The stock of unsold new build properties has been falling since 2009 and official estimates put the total number at 563,908 for the end of 2013. Last year stock diminished by 3.4% which equated to 19,545 properties. The data series was started in 2004 due to it being the year when statistics on sales of new-build and resale property became available.
From 2004 to 2009 there were rapid annual increases in the number of unsold new-build homes which saw the total number rise from around 100,000 in 2004 to about 650,000 in 2009. The rise in unsold new property over this period represented an average annual increase of 44.7% while the decreases from 2009 onwards have worked out at just 3.5% annually.
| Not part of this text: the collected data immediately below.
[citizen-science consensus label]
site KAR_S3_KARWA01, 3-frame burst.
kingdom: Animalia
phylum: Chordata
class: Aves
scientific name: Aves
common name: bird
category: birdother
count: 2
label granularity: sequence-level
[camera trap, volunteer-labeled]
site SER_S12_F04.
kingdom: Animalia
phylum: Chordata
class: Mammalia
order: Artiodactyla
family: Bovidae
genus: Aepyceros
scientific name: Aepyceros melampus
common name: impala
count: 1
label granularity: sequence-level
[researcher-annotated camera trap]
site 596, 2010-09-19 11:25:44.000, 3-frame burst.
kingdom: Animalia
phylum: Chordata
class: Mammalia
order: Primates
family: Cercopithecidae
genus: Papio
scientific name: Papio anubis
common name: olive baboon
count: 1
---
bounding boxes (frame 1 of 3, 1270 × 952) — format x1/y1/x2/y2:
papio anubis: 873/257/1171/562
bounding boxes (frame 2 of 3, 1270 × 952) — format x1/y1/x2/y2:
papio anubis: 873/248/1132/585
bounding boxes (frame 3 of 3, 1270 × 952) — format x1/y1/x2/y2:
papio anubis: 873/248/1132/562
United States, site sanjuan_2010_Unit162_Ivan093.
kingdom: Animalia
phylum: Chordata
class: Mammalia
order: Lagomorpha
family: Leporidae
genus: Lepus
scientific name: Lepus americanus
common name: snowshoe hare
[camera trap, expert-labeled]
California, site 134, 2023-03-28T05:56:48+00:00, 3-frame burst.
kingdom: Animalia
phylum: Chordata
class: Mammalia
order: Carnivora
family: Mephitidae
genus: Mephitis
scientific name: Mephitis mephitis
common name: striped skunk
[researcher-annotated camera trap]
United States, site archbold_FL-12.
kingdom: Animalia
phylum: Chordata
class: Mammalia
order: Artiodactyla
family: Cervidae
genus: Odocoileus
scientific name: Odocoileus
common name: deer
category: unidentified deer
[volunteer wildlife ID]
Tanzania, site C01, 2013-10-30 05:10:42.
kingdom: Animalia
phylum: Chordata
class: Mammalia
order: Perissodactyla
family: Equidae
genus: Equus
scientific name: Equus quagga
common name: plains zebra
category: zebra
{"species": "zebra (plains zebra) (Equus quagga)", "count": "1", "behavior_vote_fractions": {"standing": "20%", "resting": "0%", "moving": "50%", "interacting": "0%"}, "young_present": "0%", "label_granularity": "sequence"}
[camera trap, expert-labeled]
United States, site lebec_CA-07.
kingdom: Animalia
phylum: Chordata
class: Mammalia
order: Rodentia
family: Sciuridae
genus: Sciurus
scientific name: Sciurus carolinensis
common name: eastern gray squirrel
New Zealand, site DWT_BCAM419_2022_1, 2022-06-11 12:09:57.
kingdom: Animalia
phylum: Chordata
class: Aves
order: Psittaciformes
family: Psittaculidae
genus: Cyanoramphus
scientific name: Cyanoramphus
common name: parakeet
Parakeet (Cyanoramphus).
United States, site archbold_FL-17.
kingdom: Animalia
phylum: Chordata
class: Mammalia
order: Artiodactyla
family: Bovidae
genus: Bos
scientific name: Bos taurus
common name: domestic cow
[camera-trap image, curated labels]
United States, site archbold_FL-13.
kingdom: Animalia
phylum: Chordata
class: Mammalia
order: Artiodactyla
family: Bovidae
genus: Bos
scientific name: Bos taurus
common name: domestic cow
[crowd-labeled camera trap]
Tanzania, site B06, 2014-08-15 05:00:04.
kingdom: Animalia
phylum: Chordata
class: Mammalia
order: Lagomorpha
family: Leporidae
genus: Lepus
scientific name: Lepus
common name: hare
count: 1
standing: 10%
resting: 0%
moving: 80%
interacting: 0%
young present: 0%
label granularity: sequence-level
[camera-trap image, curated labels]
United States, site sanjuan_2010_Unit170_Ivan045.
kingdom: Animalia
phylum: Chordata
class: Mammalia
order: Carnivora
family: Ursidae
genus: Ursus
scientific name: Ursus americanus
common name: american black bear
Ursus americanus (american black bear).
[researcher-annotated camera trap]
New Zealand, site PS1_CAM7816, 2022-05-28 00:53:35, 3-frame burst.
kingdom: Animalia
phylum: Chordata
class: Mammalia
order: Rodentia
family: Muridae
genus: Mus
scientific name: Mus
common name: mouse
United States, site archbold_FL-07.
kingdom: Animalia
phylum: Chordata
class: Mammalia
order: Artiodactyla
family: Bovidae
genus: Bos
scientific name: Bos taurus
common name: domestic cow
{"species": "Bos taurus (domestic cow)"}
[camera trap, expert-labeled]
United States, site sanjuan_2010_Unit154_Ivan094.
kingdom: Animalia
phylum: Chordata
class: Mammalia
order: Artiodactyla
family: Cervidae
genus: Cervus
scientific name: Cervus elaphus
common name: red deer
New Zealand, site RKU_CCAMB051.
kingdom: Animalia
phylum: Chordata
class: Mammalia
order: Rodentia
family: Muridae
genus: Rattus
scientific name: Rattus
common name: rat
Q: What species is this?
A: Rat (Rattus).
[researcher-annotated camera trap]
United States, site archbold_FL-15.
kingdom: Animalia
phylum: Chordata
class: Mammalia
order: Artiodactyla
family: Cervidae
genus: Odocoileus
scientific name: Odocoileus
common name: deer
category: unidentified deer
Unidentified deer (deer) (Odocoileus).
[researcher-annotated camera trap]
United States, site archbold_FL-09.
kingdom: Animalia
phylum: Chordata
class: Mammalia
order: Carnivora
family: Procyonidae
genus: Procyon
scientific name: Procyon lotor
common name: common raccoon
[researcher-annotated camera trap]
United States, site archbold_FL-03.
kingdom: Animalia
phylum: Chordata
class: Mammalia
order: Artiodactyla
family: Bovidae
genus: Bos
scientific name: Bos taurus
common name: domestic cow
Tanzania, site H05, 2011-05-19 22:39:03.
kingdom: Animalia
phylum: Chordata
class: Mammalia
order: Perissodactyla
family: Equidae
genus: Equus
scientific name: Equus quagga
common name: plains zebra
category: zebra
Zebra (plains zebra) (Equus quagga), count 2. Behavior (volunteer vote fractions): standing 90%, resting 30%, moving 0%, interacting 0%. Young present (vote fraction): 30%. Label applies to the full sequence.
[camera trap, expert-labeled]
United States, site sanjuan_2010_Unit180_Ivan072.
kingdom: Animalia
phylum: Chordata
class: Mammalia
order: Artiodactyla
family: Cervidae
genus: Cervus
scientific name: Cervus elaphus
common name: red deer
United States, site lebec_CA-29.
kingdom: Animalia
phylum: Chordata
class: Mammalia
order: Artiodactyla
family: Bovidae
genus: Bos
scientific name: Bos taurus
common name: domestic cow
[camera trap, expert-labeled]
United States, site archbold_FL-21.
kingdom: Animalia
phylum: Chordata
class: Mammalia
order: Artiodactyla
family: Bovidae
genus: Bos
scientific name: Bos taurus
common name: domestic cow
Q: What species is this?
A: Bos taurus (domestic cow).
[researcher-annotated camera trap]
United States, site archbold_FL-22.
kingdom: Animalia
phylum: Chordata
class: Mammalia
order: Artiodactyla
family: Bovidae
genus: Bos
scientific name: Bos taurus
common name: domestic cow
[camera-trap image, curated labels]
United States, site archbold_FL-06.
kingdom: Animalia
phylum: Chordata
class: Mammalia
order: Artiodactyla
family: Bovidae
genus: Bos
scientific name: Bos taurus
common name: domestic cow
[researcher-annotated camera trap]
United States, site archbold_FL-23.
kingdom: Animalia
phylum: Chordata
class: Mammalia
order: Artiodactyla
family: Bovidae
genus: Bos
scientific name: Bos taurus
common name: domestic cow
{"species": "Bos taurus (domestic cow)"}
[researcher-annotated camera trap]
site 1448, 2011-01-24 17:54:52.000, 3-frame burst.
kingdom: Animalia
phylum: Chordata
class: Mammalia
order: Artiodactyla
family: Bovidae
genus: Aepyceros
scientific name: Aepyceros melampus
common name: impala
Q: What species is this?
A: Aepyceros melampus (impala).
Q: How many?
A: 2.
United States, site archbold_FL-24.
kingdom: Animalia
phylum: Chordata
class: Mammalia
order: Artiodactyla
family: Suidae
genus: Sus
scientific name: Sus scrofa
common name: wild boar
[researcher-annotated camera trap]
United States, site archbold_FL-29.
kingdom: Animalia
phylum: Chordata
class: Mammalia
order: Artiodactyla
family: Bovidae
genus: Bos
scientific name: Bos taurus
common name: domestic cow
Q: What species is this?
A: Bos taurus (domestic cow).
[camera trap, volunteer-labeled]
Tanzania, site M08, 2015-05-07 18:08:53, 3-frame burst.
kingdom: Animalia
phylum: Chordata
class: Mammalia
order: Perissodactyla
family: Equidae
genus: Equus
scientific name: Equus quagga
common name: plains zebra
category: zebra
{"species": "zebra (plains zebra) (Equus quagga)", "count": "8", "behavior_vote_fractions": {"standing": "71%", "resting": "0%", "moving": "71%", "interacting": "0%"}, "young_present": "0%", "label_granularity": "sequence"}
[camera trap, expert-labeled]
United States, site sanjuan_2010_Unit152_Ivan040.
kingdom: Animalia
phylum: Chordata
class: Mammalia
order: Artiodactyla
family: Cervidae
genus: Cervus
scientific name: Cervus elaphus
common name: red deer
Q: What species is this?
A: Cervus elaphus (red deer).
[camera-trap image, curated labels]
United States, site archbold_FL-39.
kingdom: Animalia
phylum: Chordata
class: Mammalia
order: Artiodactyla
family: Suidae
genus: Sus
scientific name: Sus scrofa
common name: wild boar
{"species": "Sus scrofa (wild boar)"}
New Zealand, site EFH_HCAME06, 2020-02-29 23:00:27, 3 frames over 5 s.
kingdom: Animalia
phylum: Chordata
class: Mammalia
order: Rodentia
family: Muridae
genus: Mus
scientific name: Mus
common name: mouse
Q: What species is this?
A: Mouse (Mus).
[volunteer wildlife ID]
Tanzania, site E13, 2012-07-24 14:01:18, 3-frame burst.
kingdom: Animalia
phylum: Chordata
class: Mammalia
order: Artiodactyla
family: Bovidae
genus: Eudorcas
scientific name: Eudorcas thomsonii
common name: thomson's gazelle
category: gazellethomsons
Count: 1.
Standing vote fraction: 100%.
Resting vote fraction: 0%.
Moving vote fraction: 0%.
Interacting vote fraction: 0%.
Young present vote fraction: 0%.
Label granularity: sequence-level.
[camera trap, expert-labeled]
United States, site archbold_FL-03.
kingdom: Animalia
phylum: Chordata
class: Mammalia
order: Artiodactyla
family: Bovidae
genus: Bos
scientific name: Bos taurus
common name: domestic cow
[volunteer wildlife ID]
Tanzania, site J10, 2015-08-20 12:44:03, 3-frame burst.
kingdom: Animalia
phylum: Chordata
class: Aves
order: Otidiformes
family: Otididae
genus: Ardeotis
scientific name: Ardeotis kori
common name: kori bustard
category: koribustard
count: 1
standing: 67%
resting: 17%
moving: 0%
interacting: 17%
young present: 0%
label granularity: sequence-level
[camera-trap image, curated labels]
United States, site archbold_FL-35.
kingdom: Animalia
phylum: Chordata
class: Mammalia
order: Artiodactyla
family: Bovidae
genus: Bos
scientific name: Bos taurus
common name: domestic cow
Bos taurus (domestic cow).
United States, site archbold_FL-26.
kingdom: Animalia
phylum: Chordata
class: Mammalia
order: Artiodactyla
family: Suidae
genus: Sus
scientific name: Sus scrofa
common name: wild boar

At first look in seems strange that there were significant rises in the number of unsold built properties in 2008 and 2009 when the crisis had already manifested itself in 2007. This was due to the slow planning and construction processes in Spain which meant that projects which had been started in the boom years were finalised after the crash.
The region which has the highest amount of unsold new housing in relation to its total number of properties is La Rioja where 4.82% of the total stock of buildings are made up of newly built homes up for sale. It is followed by Castilla la Mancha where the figure is 3.76% and the region of Murcia is third with 3.37%.
The region with the highest number of unsold new build properties for sale by December 2013 was the Valencian region with 101,266 which was one of the greatest beneficiaries of the boom and consequently, one of the worst affected by the bust. Andalucia has the second highest number: 91,212 and Catalonia the third: 85,307.
Out of the 6 provinces in which most unsold new stock exists there are all three of the provinces which make up the Valencian region. The province of Barcelona is top of the list with 46,531 closely followed by Alicante: 45,391, Madrid: 43,623, Valencia: 28,007, Castellon: 27,868 and Murcia: 26,420.
The data shows that the large cities and areas along the Mediterranean coast continue to suffer the most problems with their new-build stock. This is no surprise as these are the areas in which there exists the highest levels of demand for property in Spain and therefore it will be hoped that with a general recovery these unsold properties will be bought up.
The statistics from Spain’s Ministry of Public Works show that since 2009 Extremadura and Navarra have seen their stock diminish significantly and the same has occurred in the coastal regions of Cantabria and Murcia. One surprise is that between 2012 and 2013 the new build stock increased in the region of Madrid amid reports from other sources that it is falling.
Writing in El País, the Spanish daily, Julio Rodríguez López predicts that in 2014 there will be a more significant decrease in the amount of unsold new property and puts an estimate at 50,000 units. He bases this on the fact that so far this year sales figures have been stronger and, with hardly any new construction, this must have an impact on stock.